Ginger Gonzaga  (born May 17, 1983) is an American comedian and actress. She plays Nikki Ramos, best friend of Jennifer Walters/She-Hulk in the Disney+ series She-Hulk: Attorney at Law.

Early life
Gonzaga grew up in Modesto, California, where she attended Beyer High School. Her mother is Dutch and her father Filipino. She went to the University of California, Berkeley and University of California, Santa Barbara, where she majored in political science. Gonzaga graduated a year early to train at The Groundlings school, and went on to study improv at Second City and Upright Citizens Brigade.

Career
Gonzaga hosted Hulu's comedic daily pop culture recap show The Morning After.

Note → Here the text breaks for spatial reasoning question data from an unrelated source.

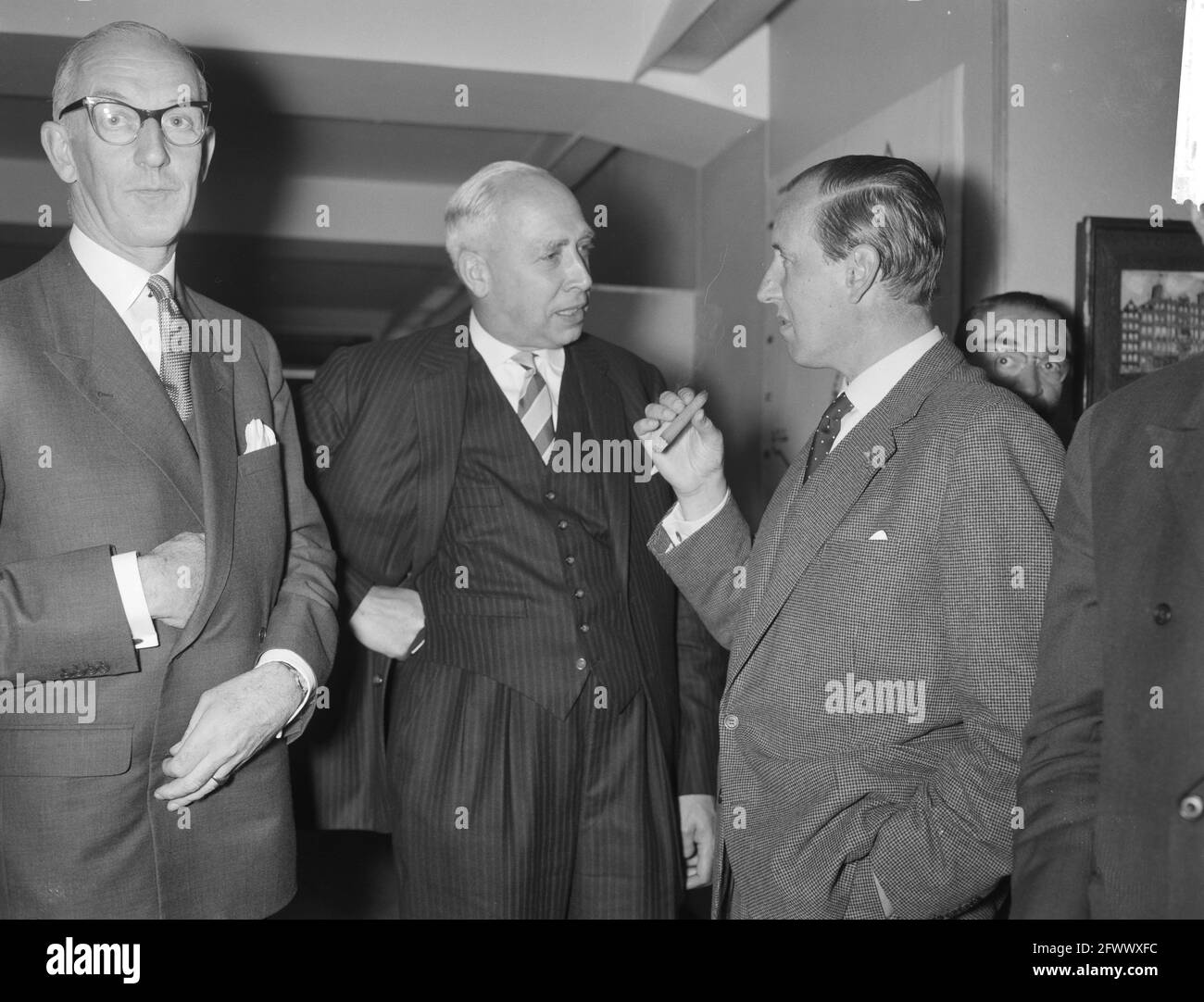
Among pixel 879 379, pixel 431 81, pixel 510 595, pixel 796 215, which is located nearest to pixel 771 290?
pixel 796 215

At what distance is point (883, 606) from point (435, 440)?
3.00ft

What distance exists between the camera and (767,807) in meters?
1.67

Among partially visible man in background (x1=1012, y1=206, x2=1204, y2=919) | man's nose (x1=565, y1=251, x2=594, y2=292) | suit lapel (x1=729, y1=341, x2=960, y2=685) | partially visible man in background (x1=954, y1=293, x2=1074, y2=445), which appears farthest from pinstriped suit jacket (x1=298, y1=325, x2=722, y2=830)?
partially visible man in background (x1=1012, y1=206, x2=1204, y2=919)

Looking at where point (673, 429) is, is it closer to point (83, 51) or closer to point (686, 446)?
Result: point (686, 446)

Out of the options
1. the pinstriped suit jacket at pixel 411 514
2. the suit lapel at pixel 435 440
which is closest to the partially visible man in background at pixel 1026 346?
the pinstriped suit jacket at pixel 411 514

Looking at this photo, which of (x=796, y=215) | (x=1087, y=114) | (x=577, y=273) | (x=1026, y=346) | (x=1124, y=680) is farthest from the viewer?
(x=1087, y=114)

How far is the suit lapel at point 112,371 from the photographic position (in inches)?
63.2

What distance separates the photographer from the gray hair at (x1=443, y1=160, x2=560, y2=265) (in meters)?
2.19

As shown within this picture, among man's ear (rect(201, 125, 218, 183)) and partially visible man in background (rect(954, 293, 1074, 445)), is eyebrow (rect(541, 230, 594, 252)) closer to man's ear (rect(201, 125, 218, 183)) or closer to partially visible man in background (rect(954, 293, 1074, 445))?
man's ear (rect(201, 125, 218, 183))

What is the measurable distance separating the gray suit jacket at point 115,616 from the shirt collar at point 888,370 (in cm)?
88

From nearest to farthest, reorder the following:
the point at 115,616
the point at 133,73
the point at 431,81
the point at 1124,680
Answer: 1. the point at 1124,680
2. the point at 115,616
3. the point at 133,73
4. the point at 431,81

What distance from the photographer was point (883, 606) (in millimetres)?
1587
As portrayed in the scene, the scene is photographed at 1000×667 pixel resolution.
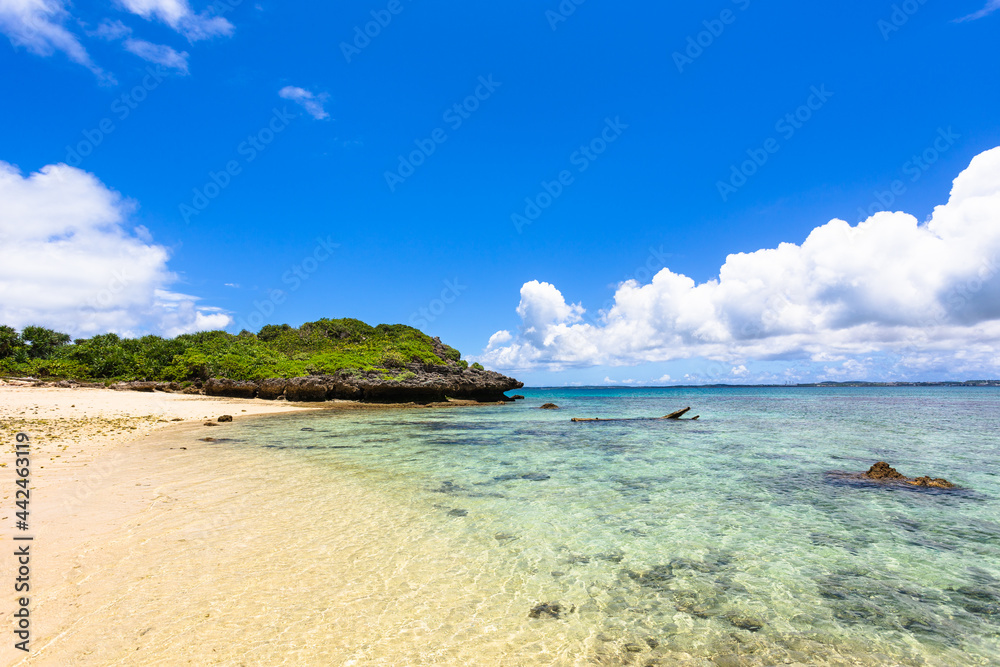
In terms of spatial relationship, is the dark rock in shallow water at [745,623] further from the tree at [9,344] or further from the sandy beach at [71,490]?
the tree at [9,344]

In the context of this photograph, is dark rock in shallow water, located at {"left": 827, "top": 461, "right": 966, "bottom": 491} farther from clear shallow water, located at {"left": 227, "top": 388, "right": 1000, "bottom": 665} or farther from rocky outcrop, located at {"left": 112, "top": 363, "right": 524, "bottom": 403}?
rocky outcrop, located at {"left": 112, "top": 363, "right": 524, "bottom": 403}

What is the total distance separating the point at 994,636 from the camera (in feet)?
18.1

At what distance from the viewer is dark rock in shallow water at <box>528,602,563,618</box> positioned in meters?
5.94

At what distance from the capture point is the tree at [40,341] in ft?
230

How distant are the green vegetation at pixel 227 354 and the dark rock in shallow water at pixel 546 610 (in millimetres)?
51929

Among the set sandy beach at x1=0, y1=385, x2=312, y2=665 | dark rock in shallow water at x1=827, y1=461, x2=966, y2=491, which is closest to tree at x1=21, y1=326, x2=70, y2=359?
sandy beach at x1=0, y1=385, x2=312, y2=665

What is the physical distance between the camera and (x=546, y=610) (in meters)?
6.08

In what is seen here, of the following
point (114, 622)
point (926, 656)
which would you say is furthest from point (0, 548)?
point (926, 656)

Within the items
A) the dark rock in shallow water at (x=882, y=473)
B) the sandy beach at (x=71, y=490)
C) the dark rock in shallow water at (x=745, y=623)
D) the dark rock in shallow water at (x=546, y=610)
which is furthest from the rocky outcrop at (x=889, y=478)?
the sandy beach at (x=71, y=490)

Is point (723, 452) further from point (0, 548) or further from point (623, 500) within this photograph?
point (0, 548)

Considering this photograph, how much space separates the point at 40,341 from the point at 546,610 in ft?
332

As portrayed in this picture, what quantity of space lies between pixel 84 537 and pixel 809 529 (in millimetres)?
14793

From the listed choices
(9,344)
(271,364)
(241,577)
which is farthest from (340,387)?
(9,344)

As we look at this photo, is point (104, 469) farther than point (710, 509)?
Yes
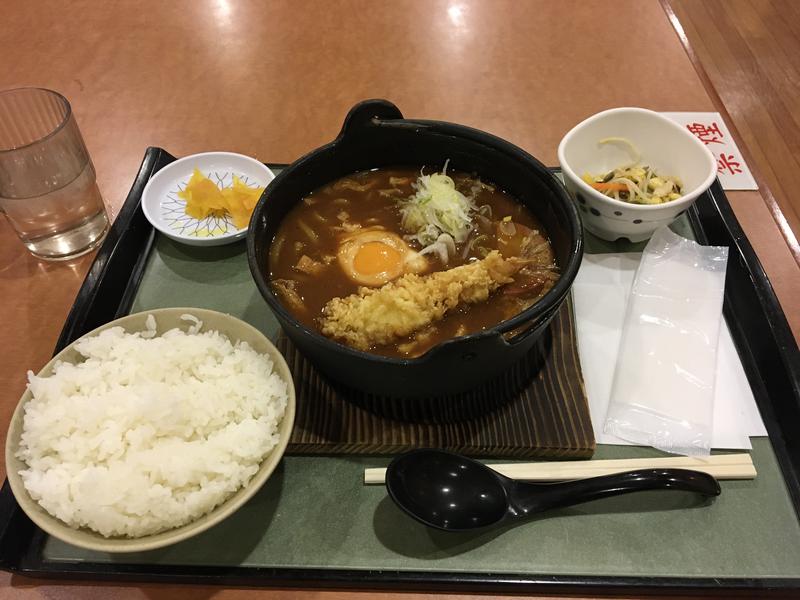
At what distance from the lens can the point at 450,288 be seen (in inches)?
63.6

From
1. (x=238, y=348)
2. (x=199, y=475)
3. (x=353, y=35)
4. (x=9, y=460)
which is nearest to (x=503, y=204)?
(x=238, y=348)

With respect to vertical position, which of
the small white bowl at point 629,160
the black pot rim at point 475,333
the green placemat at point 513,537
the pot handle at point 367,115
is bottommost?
the green placemat at point 513,537

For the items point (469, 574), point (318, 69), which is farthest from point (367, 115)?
point (318, 69)

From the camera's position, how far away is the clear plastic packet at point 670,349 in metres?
1.63

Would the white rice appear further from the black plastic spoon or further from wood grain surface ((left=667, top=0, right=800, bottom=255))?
wood grain surface ((left=667, top=0, right=800, bottom=255))

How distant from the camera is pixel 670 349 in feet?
5.86

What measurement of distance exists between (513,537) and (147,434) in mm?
962

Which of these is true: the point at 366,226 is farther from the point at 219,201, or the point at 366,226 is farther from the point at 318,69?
Result: the point at 318,69

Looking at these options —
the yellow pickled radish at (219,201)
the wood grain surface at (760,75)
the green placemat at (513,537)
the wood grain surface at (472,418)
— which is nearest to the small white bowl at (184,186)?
the yellow pickled radish at (219,201)

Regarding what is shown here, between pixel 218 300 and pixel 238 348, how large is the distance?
449 mm

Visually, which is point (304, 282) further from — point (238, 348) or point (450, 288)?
point (450, 288)

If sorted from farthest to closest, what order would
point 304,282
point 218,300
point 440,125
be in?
1. point 218,300
2. point 440,125
3. point 304,282

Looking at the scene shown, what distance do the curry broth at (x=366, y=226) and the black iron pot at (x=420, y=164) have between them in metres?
0.04

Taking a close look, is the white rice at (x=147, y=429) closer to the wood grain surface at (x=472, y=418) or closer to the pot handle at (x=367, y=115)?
the wood grain surface at (x=472, y=418)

She was a regular on ABC's Mixology, which ran for thirteen episodes. She has also appeared in numerous other television shows, including Togetherness, I'm Dying Up Here, Wrecked, Kidding, and Room 104.

In 2019, she had a role in Paul Rudd's series Living with Yourself.
She portrays "the Angry Young Congresswoman" Anabela Ysidro-Campos, also known as simply AYC, a character based on Congresswoman Alexandria Ocasio-Cortez, in the 2020 satirical space comedy Space Force. In January 2021, she was cast in the Disney+ streaming series She-Hulk: Attorney at Law for Marvel Studios, playing Jennifer Walters / She-Hulk's best friend, Nikki.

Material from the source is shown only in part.